What may be better way to understand the technology than write it? Yeah, in this project I try to create my own Deep Packet Inspection tool. My goal is to create the tool that is impossible to hack with internet traffic obfuscation. Basically, this is a conntrack utility with smart traffic logging in the map.
Currently, dpit may be used only for TLS traffic filtering.
Moreover, this project is written in the eBPF, the progressive secure kernel-space technology. Yeah, thats too much pain, I know :)
Requires kernel version >= 5.17 (bpf_loop)

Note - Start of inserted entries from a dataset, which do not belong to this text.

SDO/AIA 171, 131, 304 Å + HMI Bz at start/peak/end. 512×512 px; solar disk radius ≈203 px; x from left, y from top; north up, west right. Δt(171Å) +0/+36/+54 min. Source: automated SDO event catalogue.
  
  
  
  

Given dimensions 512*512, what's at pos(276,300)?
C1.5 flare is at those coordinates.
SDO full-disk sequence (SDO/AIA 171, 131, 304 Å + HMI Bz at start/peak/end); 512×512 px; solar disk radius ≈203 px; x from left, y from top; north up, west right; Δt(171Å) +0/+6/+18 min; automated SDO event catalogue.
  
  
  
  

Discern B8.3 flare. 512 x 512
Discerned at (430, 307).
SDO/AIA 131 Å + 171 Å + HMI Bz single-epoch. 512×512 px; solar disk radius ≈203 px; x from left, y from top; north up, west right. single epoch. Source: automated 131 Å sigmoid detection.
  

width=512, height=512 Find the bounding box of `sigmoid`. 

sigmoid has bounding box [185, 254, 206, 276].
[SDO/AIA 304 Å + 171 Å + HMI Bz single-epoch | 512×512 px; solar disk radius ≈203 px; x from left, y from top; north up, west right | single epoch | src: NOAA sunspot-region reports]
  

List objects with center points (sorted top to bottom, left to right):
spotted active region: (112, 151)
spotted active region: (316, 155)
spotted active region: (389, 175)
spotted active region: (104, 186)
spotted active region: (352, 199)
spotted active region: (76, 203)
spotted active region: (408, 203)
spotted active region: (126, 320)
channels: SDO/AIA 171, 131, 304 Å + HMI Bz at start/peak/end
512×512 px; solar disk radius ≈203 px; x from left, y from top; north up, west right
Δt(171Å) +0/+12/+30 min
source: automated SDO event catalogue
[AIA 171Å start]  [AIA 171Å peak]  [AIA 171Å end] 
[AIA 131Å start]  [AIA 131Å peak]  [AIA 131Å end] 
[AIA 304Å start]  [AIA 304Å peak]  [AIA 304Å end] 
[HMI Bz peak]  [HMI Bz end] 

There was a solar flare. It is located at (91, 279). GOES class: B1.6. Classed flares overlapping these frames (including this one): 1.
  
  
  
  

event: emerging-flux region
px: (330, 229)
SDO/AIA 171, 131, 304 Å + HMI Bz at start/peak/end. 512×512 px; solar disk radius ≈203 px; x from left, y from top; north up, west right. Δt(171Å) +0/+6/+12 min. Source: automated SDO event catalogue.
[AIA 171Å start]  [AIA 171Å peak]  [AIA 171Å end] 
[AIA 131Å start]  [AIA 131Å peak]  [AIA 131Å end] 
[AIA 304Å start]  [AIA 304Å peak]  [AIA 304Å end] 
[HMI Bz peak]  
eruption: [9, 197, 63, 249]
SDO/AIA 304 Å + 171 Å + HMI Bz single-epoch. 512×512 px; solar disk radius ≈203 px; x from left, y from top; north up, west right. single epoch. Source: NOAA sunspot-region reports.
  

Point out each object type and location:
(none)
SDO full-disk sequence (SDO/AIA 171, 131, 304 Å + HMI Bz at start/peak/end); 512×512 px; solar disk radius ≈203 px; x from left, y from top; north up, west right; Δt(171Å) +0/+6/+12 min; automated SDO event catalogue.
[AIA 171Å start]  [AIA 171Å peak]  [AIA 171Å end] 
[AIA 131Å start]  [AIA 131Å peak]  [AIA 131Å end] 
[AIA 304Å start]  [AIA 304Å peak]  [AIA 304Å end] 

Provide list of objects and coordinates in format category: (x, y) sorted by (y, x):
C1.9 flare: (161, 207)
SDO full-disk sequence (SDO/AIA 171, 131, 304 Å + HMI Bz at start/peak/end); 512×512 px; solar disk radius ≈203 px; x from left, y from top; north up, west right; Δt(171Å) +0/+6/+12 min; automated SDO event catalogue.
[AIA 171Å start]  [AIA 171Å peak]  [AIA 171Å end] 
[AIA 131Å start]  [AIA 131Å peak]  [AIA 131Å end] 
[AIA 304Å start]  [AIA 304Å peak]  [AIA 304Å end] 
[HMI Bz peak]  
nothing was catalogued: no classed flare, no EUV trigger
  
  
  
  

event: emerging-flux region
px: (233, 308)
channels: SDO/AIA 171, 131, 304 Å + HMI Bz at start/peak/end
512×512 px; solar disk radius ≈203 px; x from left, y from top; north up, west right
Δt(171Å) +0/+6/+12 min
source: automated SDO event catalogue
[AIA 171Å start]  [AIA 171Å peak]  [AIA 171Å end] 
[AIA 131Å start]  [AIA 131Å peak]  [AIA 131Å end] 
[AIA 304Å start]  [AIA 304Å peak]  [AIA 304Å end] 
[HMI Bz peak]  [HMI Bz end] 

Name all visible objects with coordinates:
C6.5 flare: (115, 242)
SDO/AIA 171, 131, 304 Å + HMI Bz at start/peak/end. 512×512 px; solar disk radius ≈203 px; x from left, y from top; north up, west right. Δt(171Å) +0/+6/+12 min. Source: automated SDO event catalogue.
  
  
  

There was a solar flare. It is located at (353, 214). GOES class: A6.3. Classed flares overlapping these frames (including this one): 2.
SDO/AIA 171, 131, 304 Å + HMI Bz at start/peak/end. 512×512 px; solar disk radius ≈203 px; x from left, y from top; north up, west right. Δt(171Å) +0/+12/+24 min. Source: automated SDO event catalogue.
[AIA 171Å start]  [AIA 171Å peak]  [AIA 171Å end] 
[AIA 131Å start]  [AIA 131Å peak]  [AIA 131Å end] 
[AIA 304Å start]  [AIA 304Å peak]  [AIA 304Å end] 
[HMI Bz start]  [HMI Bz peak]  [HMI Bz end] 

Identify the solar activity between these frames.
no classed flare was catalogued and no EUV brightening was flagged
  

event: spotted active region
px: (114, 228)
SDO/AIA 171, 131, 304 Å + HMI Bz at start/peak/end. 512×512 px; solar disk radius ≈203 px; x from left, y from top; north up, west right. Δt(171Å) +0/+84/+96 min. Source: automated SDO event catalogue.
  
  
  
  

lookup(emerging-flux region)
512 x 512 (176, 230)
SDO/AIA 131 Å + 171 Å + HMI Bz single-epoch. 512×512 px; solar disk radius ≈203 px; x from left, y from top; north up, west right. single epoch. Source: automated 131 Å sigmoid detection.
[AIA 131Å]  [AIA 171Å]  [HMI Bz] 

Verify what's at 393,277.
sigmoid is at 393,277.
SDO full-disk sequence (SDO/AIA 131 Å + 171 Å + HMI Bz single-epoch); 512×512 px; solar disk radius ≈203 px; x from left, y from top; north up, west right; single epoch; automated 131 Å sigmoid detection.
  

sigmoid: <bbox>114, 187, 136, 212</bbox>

You can observe the logs of eBPF program with
sudo cat /sys/kernel/debug/tracing/trace_pipe
Note, that here is the way to skip the packet processing. It works only for tc and relies on packet mark. The mark may be set by a (raw)socket or with netfilter rules. The mark is also used internally for RST signals handling. The mark is constant and set to 2^19. It may be changed directly in the source code (bpf/types.h). The mark is matched via bitwise_and operation between packet mark and 2^19.
Note, that this command produces the logs in real time, you don't want to restart it each time for update.
The project has support for logging to PostgreSQL. It logs every single connection to any server with TLS. Not only dropped domains, but all.
Also throttling is implemented if we just want to slow-down the resource connection. The throttling is implemented in bidirectional manner, meaning both server and client traffic will be throttling. The throttling is implemented as random drop of client-server TCP packets.